The pecan weevil, Curculio caryae, is native to North America and has been collected from all the native hickory species, though detailed knowledge of its distribution is only known within pecan populations, Ree said.
“Individual producers must manage this pest if they find it in their orchards, as I have seen an instance where no management was applied for several years and upwards of 95 percent of the pecans had pecan weevil damage,” Ree said. “Unfortunately, management of pecan weevil requires at least two late-season insecticide applications, which also kill beneficial insects, thus indirectly causing problems with secondary pests.”
In pecan-producing states, Ree said, there is a potential for spreading the pest from infested to uninfested regions. In Texas, 130 of the state’s 254 counties have recorded outbreaks. The most recent being in Hays and Comal counties with a suspected case in Lynn County.
“It is unclear if these new detections were the result of man-assisted movement or not,” Ree said. “But the verified infestations should be a wake-up call for the Texas pecan industry because the detections show for the first time that the Guadalupe River Watershed is now at risk from being slowly but surely contiguously infested.

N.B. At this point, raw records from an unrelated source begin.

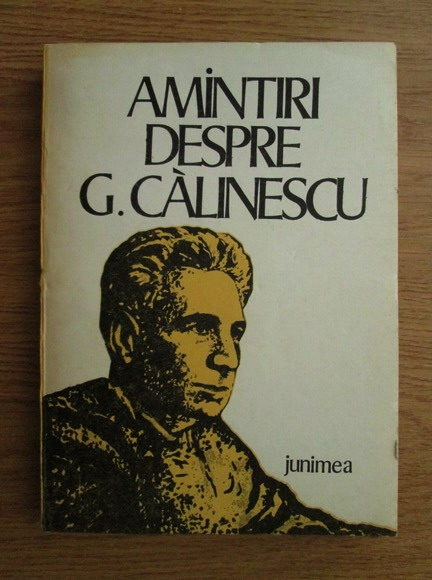Anticariat: Ion Nuta - Amintiri despre G. Calinescu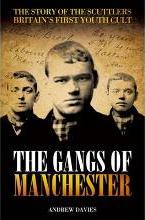The Gangs of Manchester
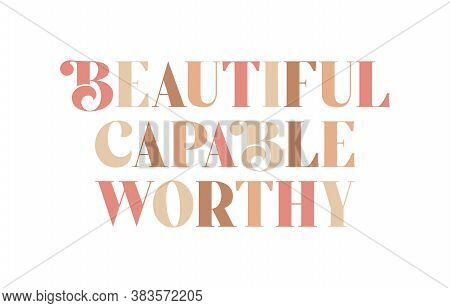 Beautiful Capable Worthy Positive Message Poster Greeting Card Graphic Design, Modern Feminism Stick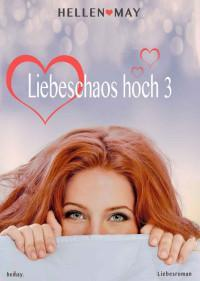 Liebeschaos hoch 3 – Hellen May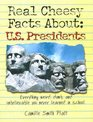 Real Cheesy Facts About: U.S. Presidents: Everything Weird, Dumb, and Unbelievable You Never Learned in School (Real Cheesy Facts series)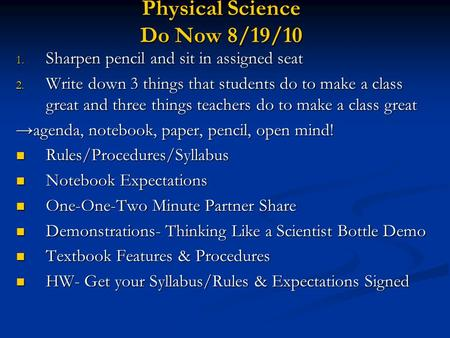 Physical Science Do Now 8/19/10 1. Sharpen pencil and sit in assigned seat 2. Write down 3 things that students do to make a class <strong>great</strong> and three things.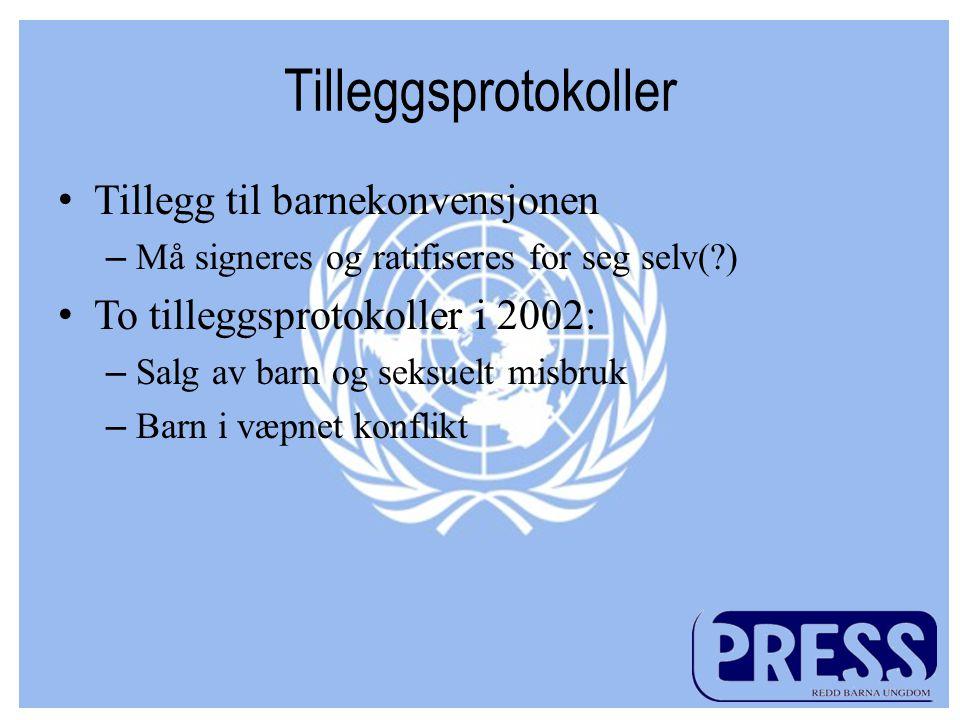 Tilleggsprotokoller •Tillegg til barnekonvensjonen –Må signeres og ratifiseres for seg selv(?) •To tilleggsprotokoller i 2002: –Salg av barn og seksuelt misbruk –Barn i væpnet konflikt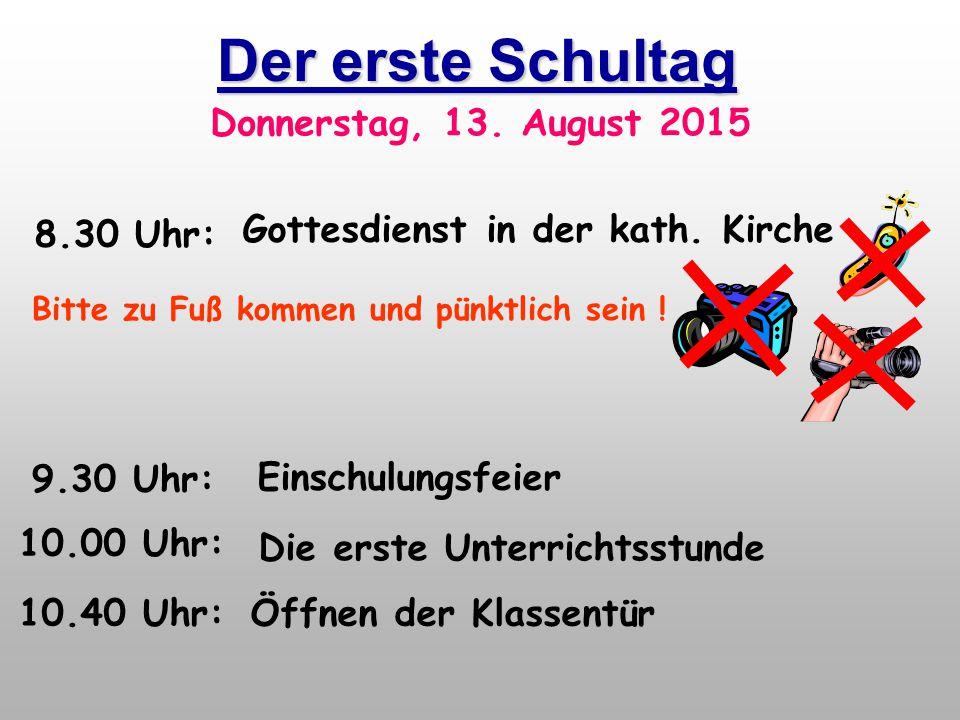 Der erste Schultag 8.30 Uhr: Donnerstag, 13. August 2015
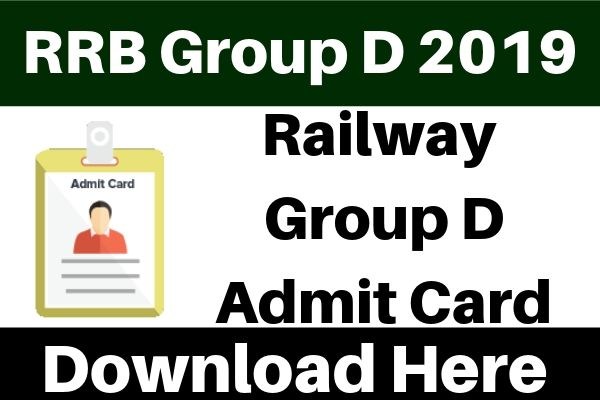 RRB Group D Admit Card 2019 - Download Railway Group D Hall Ticket 2019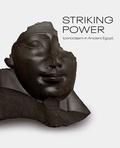 Edward Bleiberg - Striking power - Iconoclasm in ancient Egypt.
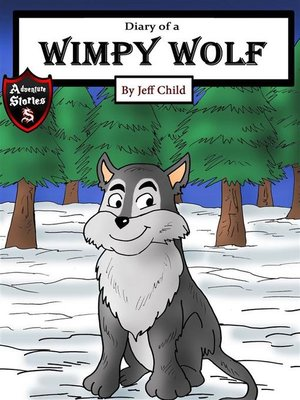 cover image of Diary of a Wimpy Wolf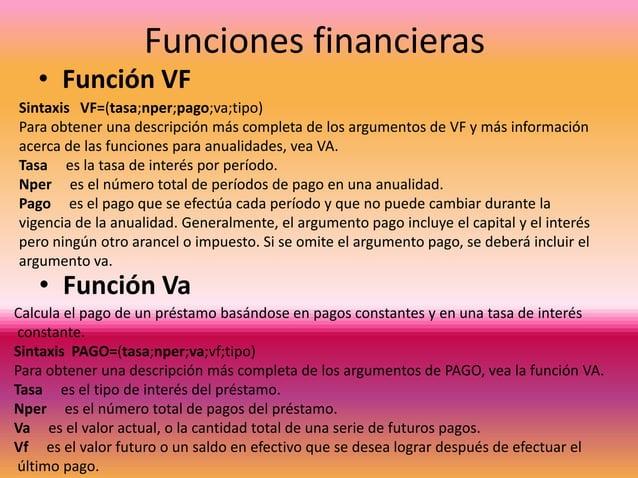 Funciones financieras  • Función VF  Sintaxis VF=(tasa;nper;pago;va;tipo) Para obtener una descripción más completa de los...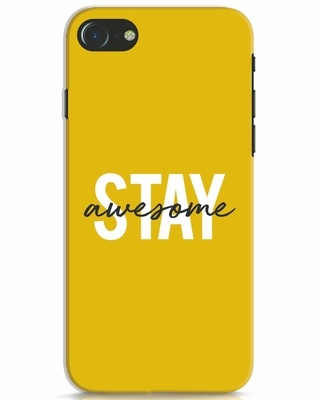 Shop Stay Awesome iPhone 7 Mobile Cover-Front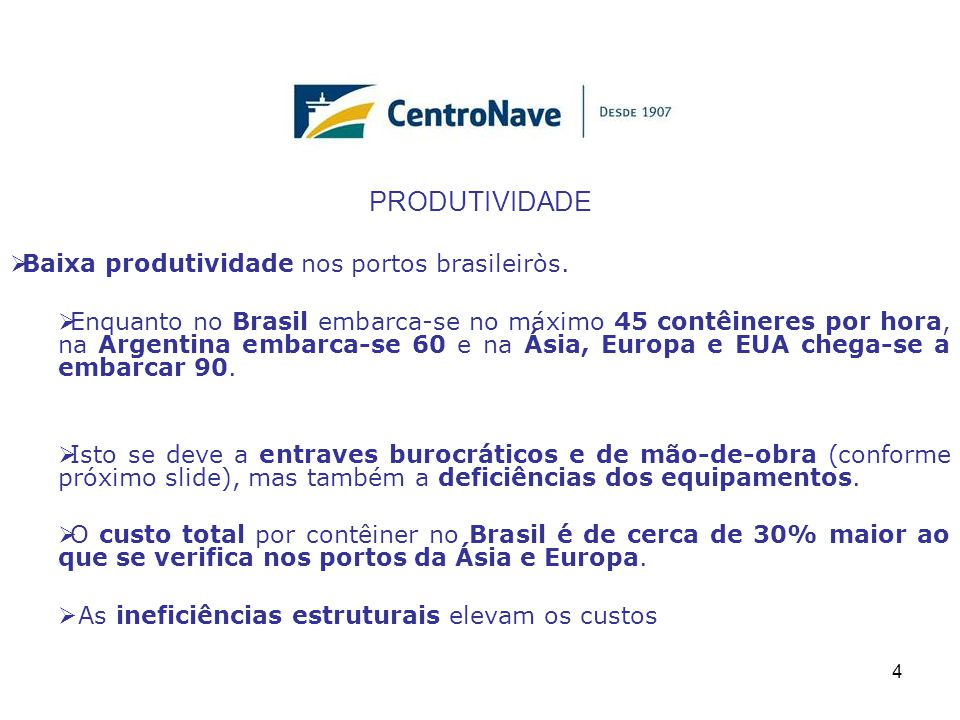 COMPARATIVO EQUIPAMENTOS  Nos principais portos americanos, europeus e asiáticos utilizam-se os Portainers (grandes guindastes), escassos no Brasil.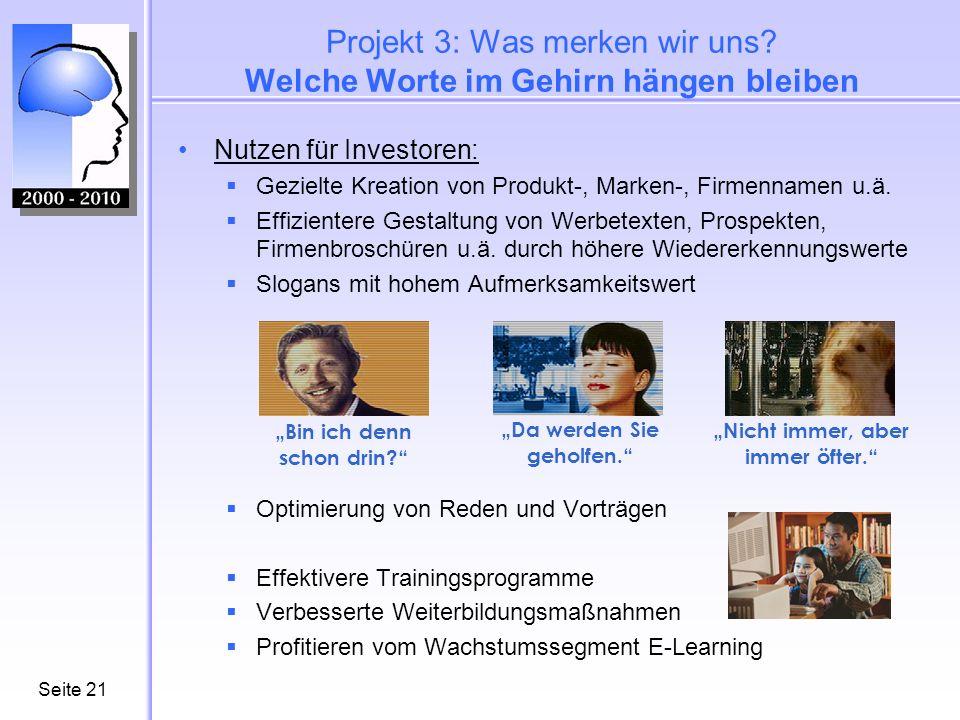Seite21 Projekt 3: Was merken wir uns? Welche Worte im Gehirn hängen bleiben Nutzen für Investoren: Gezielte Kreation von Produkt-, Marken-, Firmennam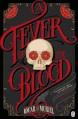 A Fever of the Blood (A Case for Frey & Mcgray) - Oscar de Muriel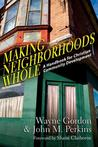Making Neighborhoods Whole by Wayne Gordon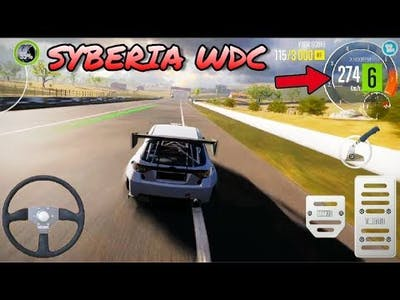 SYBERIA WDC TOP SPEED In CarX Drift Racing 2 MOD # Android Video Game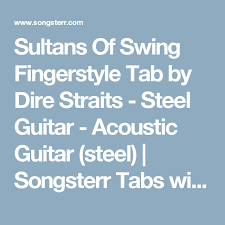 dire straits sultans of swing tab sultans of swing fingerstyle tab by dire straits steel guitar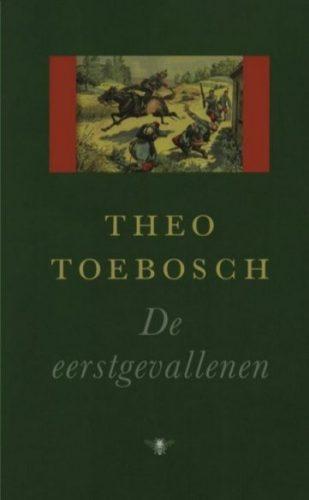 De eerstgevallenen – Theo Toebosch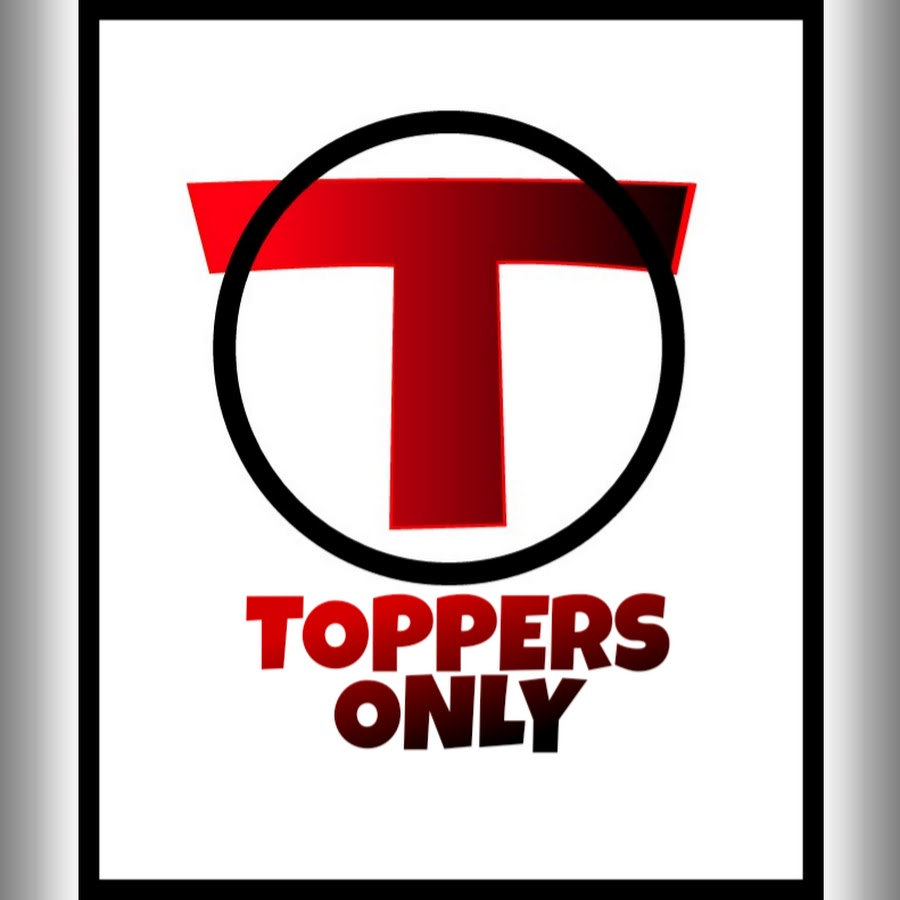 toppers only youtube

“If one looks at a topographical map of the area, it’s apparent there are no natural barriers to prevent further spread because these newly infested areas are adjacent to streams lined with wild, native, and improved pecans that flow all the way to the Gulf of Mexico.
“I hear all too often of new detections in New Mexico and fear for its potential spread even farther west. That potential westward movement into the states of New Mexico, Arizona and California would be a very large industry problem.”
He said there have been new detections in New Mexico, and that a westward movement into that state as well as Arizona and California would be a large problem for the industry.
Ree suggests one method to help prevent the westward spread is through an expanded multi-state quarantine. He said Texas has a pecan weevil quarantine for all counties except the five most western. The Texas quarantine includes all in-shell pecans as well as cracked pecans and any pecan shipment containing shell pieces. Anyone in Texas in the quarantined area selling or shipping pecans to New Mexico, Arizona, or California must meet the quarantine treatment requirements.
Ree said quarantines are effective on the commercial side because most growers are aware of the problem and its potential consequences to the industry, but most homeowners are not. He recalled a pecan weevil outbreak in the early 1970s in Otero County, New Mexico, which took several years to control.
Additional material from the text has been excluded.